## [DIRECTIONS]
Give the data again in full, exactly as written below.

## [ENTRIES SHOWN]
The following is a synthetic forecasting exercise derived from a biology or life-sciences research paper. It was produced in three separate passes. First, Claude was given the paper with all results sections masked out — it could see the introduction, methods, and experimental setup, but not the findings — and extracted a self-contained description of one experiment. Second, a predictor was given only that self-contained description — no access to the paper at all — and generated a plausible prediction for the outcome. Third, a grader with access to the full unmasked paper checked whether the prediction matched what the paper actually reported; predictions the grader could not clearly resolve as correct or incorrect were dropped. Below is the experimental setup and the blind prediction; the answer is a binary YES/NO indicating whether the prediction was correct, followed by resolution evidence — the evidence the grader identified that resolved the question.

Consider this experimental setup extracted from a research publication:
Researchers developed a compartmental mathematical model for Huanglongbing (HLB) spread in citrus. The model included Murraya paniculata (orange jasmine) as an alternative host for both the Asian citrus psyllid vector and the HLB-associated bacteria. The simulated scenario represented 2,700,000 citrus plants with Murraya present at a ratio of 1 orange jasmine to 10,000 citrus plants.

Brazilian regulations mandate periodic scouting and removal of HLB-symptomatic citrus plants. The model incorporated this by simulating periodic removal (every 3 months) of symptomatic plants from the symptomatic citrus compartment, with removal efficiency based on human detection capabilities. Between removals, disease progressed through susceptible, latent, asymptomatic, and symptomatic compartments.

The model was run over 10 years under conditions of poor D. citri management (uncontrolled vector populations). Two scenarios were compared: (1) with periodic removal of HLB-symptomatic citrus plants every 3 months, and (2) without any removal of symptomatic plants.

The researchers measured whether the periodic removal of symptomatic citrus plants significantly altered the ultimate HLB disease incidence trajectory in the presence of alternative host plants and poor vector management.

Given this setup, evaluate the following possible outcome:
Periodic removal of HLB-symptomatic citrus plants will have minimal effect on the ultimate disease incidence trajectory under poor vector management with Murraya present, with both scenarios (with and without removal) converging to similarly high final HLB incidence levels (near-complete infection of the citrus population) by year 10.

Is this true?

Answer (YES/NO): NO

## [TASK RESULT]
The following is a synthetic forecasting exercise derived from a biology or life-sciences research paper. It was produced in three separate passes. First, Claude was given the paper with all results sections masked out — it could see the introduction, methods, and experimental setup, but not the findings — and extracted a self-contained description of one experiment. Second, a predictor was given only that self-contained description — no access to the paper at all — and generated a plausible prediction for the outcome. Third, a grader with access to the full unmasked paper checked whether the prediction matched what the paper actually reported; predictions the grader could not clearly resolve as correct or incorrect were dropped. Below is the experimental setup and the blind prediction; the answer is a binary YES/NO indicating whether the prediction was correct, followed by resolution evidence — the evidence the grader identified that resolved the question.

Consider this experimental setup extracted from a research publication:
Researchers developed a compartmental mathematical model for Huanglongbing (HLB) spread in citrus. The model included Murraya paniculata (orange jasmine) as an alternative host for both the Asian citrus psyllid vector and the HLB-associated bacteria. The simulated scenario represented 2,700,000 citrus plants with Murraya present at a ratio of 1 orange jasmine to 10,000 citrus plants.

Brazilian regulations mandate periodic scouting and removal of HLB-symptomatic citrus plants. The model incorporated this by simulating periodic removal (every 3 months) of symptomatic plants from the symptomatic citrus compartment, with removal efficiency based on human detection capabilities. Between removals, disease progressed through susceptible, latent, asymptomatic, and symptomatic compartments.

The model was run over 10 years under conditions of poor D. citri management (uncontrolled vector populations). Two scenarios were compared: (1) with periodic removal of HLB-symptomatic citrus plants every 3 months, and (2) without any removal of symptomatic plants.

The researchers measured whether the periodic removal of symptomatic citrus plants significantly altered the ultimate HLB disease incidence trajectory in the presence of alternative host plants and poor vector management.

Given this setup, evaluate the following possible outcome:
Periodic removal of HLB-symptomatic citrus plants will have minimal effect on the ultimate disease incidence trajectory under poor vector management with Murraya present, with both scenarios (with and without removal) converging to similarly high final HLB incidence levels (near-complete infection of the citrus population) by year 10.

Is this true?

Answer (YES/NO): NO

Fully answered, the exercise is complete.